» **Supplied passage**:
▬▬▬▬▬▬

Activity Detail
Seminar
Exploiting the capabilities of an
David Gil, PhD
In the last five years, cryo-electron microscopy (cryoEM) has rapidly emerged as one of the main techniques in structural biology for determining the structure of macromolecular complexes at near-atomic resolution in a near native state. The development of new electron counting direct detection cameras, in combination with more automated transmission electron microscope´s (TEM) and new image-processing algorithms, have resulted in a ‘resolution revolution’ in cryo-electron microscopy (cryo-EM) and a surge in the popularity of this technique in the pharmaceutical industry.

▬▬▬▬▬▬

Stored data
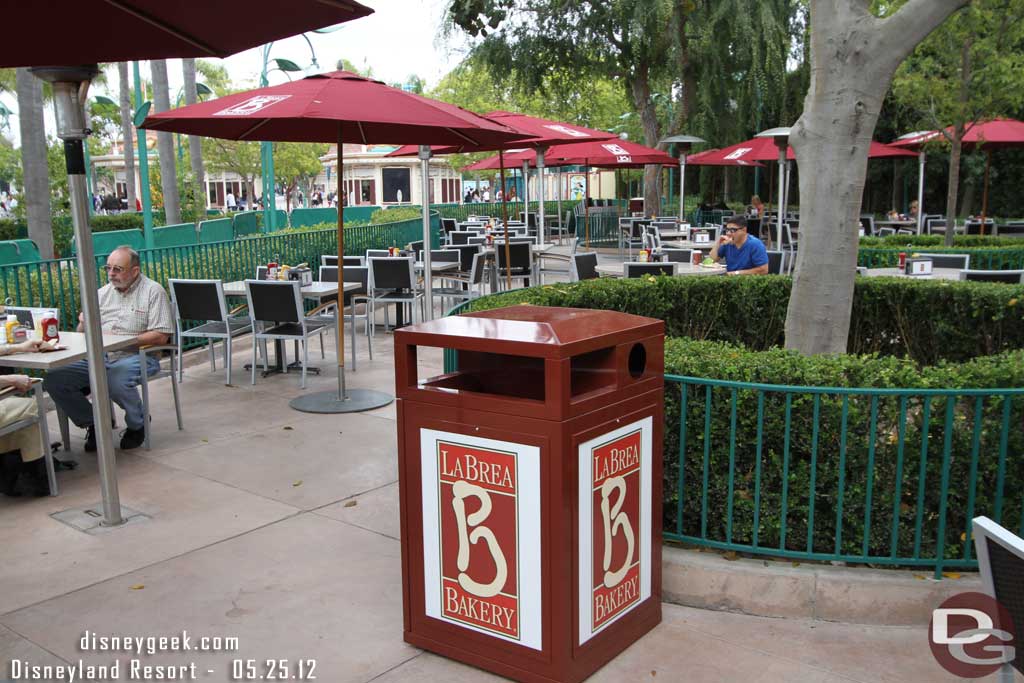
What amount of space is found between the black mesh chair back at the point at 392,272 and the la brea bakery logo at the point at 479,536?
280 inches

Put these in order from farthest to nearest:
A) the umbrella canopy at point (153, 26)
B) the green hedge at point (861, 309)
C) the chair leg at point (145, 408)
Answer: the green hedge at point (861, 309), the chair leg at point (145, 408), the umbrella canopy at point (153, 26)

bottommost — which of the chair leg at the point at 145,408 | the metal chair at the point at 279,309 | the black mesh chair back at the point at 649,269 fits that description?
the chair leg at the point at 145,408

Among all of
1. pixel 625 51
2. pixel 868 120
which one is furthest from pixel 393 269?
pixel 625 51

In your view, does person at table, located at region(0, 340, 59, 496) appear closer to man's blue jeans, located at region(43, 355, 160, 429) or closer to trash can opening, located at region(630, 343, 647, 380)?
man's blue jeans, located at region(43, 355, 160, 429)

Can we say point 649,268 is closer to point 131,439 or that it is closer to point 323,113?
point 323,113

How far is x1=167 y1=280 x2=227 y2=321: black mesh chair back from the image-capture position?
8.06 meters

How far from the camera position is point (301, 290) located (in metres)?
8.46

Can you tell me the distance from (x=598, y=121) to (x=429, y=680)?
43.8m

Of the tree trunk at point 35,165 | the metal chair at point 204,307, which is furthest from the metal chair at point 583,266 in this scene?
the tree trunk at point 35,165

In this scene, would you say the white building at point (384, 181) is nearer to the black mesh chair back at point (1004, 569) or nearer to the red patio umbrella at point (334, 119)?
the red patio umbrella at point (334, 119)

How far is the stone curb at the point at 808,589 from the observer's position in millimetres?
3684

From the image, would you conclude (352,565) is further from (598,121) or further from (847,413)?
(598,121)

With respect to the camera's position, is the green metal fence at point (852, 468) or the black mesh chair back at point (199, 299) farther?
the black mesh chair back at point (199, 299)

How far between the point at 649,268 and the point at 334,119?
4272 millimetres
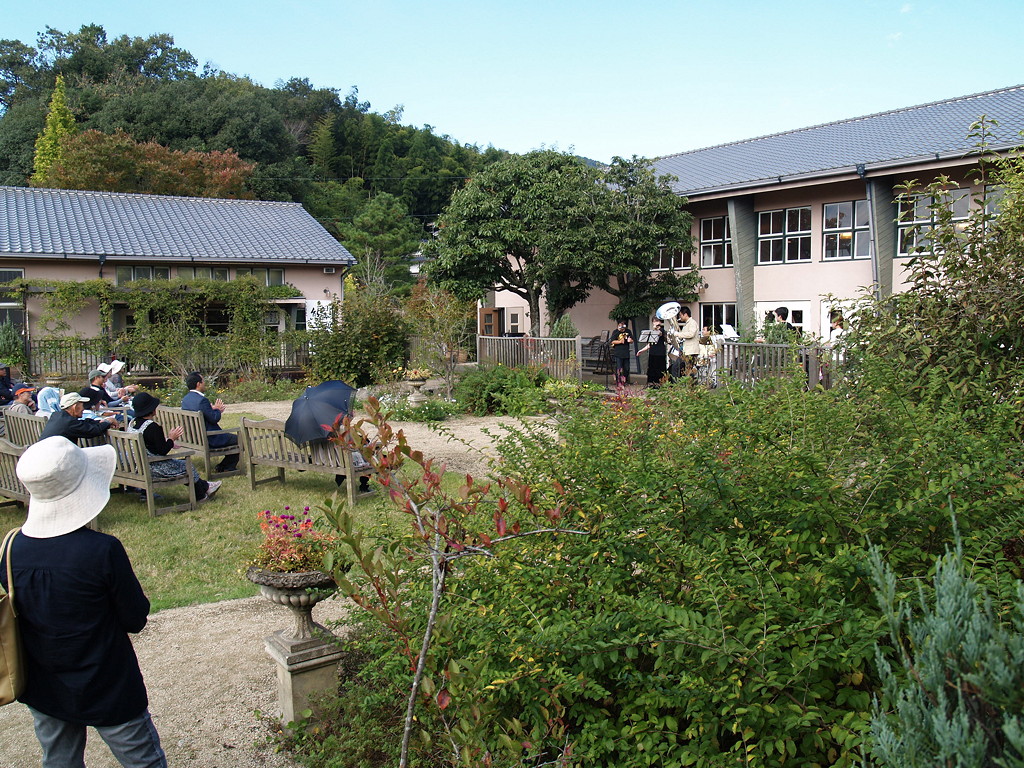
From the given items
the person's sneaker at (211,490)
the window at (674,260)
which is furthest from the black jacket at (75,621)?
the window at (674,260)

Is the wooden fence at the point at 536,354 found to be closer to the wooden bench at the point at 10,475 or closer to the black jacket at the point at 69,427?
the black jacket at the point at 69,427

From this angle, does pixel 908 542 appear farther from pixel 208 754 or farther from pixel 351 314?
pixel 351 314

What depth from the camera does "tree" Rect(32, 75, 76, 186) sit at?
40500 millimetres

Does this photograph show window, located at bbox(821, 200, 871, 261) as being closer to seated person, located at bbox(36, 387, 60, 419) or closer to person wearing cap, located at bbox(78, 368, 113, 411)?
person wearing cap, located at bbox(78, 368, 113, 411)

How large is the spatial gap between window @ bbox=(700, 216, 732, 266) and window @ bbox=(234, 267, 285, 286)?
14.1m

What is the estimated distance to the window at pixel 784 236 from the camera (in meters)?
22.2

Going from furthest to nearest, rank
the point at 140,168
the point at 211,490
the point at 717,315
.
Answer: the point at 140,168, the point at 717,315, the point at 211,490

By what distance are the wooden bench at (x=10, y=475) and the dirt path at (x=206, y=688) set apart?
317 centimetres

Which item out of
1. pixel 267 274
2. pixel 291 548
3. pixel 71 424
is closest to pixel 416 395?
pixel 71 424

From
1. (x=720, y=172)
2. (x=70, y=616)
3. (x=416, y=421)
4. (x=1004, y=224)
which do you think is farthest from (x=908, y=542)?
(x=720, y=172)

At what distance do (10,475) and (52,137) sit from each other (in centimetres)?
4169

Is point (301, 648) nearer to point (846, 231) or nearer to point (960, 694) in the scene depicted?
point (960, 694)

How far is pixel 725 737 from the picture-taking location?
117 inches

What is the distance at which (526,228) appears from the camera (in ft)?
76.6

▬▬▬▬▬▬

» **Task instructions**:
#1 Reproduce the part of the cryo-EM seminar description that opens with the words containing "Activity Detail" and closes with "the pharmaceutical industry.".
#2 Resume the cryo-electron microscopy seminar description, writing on from its last sentence.
The material has no role in this work.

» **Results for each task**:
#1
Activity Detail
Seminar
Exploiting the capabilities of an
David Gil, PhD
In the last five years, cryo-electron microscopy (cryoEM) has rapidly emerged as one of the main techniques in structural biology for determining the structure of macromolecular complexes at near-atomic resolution in a near native state. The development of new electron counting direct detection cameras, in combination with more automated transmission electron microscope´s (TEM) and new image-processing algorithms, have resulted in a ‘resolution revolution’ in cryo-electron microscopy (cryo-EM) and a surge in the popularity of this technique in the pharmaceutical industry.

#2
To access external “state-of-the-art” European cryo-EM platforms (UK, France, Germany, Netherlands, Czech Republic, Italy) electron microscopy researchers at the CIC bioGUNE, as well as within the Basque Country and Spain, use our in-house facilities to optimize sample preparation conditions and determine the sample´s structure at low resolution to establish its suitability for high-resolution data collection. This preliminarily screening is a vital and essential service offered by the platform that drives research and innovation in the Basque country. Moreover, although from a technological perspective the EM Platform at the CIC bioGUNE cannot offer competitive high-resolution data collection there are still many biological questions requiring only a general mechanistic picture that can be answered with current equipment.
In this talk he will illustrate how the EM Platform at the CIC bioGUNE participates in diverse industrial and academic research projects including time-resolving dynamic processes, understanding structural changes in biological systems induced by external agents, characterizing native conformational changes of flexible macromolecular complexes by single-particle analysis (the screening of sample conditions for cryo-EM experiments), describing interactions between biological systems and inorganic materials (polymers, nano-particles, graphene oxide surfaces, bacterial magnetosomes, etc) and using in vitro artificial systems to mimic cellular processes.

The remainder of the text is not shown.